• 提示文

::::::::::

「誰を昇進させ誰を昇進させないのか」「なぜその社員を昇進させるのか」。昇進人事は、人事のなかでも重要な仕事の一つだ。しかし、昇進させる社員をどのように見極めたらいいのだろうか。人事に携わる管理職がチェックしたい18のポイントを解説する。

目次

  1. 昇進とは?
    1. 昇進によって企業が得られるメリットとデメリット
  2. 昇進させる社員を選ぶ際にチェックしたい18のポイント
    1. 1.勤務態度が良好である
    2. 2.結果を数字でしっかりと出せる
    3. 3.ポジティブである
    4. 4.コミュニケーション能力がある
    5. 5.チームワークを高められる
    6. 6.好奇心が旺盛である
    7. 7.ストレスに強い
    8. 8.健康である
    9. 9.性格が明るい
    10. 10.他人からの印象を意識できている
    11. 11.意思決定が速い
    12. 12.聞き上手である
    13. 13.運がいい
    14. 14.上司の信頼が厚い
    15. 15.結果への執念が強い
    16. 16.勉強家である
    17. 17.努力家である
    18. 18.Noと言える
  3. 昇進に使えるアセスメントツールの紹介
    1. 適性検査(素質のアセスメント)
    2. 技能試験・アセスメント研修(能力のアセスメント)
    3. 多面観察・360度評価(行動のアセスメント)
  4. 誰もが納得する人事を目指そう
  5. 昇進でよくある質問
    1. Q.昇進と昇格はどっちが上?
    2. Q.役職が上がることをなんと言う?
    3. Q.出世する人はどんな人?
昇進させる社員を選ぶ18のチェックポイント
(画像=takasu/stock.adobe.com)

昇進とは?

昇進とは、企業において社員の役職を上げる人事のことである。一般的には、平社員から課長、課長から部長などへと役職を上げる人事のことを指す。

昇進により社員の責任範囲が拡大したり部下を監督指導したりする役割が生じる。また、昇進により役職手当などで給与が増えるケースもあるだろう。なお昇進に似た言葉として「昇格」がある。

::::::::::

• 表示項目
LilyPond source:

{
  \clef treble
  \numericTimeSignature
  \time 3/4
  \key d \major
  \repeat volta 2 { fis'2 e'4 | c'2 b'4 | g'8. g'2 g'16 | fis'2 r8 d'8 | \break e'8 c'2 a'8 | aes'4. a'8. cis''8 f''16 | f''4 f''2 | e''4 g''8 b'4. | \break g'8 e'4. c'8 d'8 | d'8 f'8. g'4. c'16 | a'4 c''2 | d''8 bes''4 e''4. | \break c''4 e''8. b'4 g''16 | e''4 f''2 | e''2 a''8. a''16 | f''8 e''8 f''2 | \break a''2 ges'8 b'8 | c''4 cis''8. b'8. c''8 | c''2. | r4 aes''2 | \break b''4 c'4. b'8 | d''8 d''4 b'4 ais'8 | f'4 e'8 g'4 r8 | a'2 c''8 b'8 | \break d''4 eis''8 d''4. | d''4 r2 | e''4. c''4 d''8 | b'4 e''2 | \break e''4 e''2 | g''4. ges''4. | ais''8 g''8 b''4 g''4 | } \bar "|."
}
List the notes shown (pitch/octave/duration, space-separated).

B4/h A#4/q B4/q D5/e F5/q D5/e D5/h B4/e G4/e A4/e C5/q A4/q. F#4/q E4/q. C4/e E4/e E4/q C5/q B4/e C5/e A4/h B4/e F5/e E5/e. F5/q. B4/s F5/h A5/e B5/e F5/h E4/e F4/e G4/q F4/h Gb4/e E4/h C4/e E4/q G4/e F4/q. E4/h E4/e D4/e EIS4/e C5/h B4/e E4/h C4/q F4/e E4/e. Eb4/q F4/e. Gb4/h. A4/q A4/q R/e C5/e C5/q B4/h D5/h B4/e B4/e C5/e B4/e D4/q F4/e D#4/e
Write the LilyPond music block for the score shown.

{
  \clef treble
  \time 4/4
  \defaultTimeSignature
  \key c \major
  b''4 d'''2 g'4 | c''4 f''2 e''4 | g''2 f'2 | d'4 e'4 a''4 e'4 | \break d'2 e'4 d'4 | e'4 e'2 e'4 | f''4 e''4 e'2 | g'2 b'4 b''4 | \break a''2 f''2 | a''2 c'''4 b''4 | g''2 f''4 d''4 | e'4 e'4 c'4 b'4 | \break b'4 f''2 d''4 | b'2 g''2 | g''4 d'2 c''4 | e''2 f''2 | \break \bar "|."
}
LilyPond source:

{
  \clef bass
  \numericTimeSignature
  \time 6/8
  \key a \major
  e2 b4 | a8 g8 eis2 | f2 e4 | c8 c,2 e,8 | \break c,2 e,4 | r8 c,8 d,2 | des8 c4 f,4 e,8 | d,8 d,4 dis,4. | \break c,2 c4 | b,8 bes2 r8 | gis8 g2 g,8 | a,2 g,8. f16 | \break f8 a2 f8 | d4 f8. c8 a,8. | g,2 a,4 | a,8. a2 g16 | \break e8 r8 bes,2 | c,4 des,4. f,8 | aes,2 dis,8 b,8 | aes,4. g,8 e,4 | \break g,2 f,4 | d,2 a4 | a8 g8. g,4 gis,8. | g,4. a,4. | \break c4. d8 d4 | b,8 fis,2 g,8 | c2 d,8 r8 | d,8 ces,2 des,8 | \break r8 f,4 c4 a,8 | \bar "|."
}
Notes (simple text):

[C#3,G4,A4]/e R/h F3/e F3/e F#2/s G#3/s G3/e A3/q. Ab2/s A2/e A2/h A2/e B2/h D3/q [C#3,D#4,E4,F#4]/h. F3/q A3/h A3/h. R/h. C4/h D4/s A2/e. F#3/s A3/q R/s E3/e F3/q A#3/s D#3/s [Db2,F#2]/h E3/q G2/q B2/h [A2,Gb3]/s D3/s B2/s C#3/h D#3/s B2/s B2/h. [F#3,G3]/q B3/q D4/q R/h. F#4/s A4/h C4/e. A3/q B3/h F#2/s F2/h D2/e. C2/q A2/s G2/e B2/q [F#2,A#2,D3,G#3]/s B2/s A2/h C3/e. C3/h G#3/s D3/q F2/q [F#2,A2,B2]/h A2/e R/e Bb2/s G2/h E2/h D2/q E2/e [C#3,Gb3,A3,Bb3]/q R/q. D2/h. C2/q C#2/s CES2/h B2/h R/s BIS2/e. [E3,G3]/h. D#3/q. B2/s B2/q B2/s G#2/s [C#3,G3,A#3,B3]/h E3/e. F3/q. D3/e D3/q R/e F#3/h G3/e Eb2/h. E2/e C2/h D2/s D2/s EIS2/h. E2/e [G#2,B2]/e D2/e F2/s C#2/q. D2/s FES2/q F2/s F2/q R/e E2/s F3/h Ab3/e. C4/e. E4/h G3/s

::::::::::

• 作業要件
1/ 提示文を「3. 多面観察・360度評価(行動のアセスメント)」を含む語句から始めて「(画像=takasu/stock.adobe.com)」の後で止める範囲で書き出し、その中の「360度評価」を「全方位評価」に置き換えてください。
2/ 提示文によると、昇進によって給与が増えることがあるのはなぜですか。1～3文で説明してください。
上記の項目は、ここでは一切使用しません。

• 順番どおりの出力
1/
3. 多面観察・全方位評価(行動のアセスメント)
  4. 誰もが納得する人事を目指そう
  5. 昇進でよくある質問
    1. Q.昇進と昇格はどっちが上?
    2. Q.役職が上がることをなんと言う?
    3. Q.出世する人はどんな人?
昇進させる社員を選ぶ18のチェックポイント
(画像=takasu/stock.adobe.com)

2/ 昇進すると役職手当などが支給されることがあり、その分だけ給与が増えるケースがあるためです。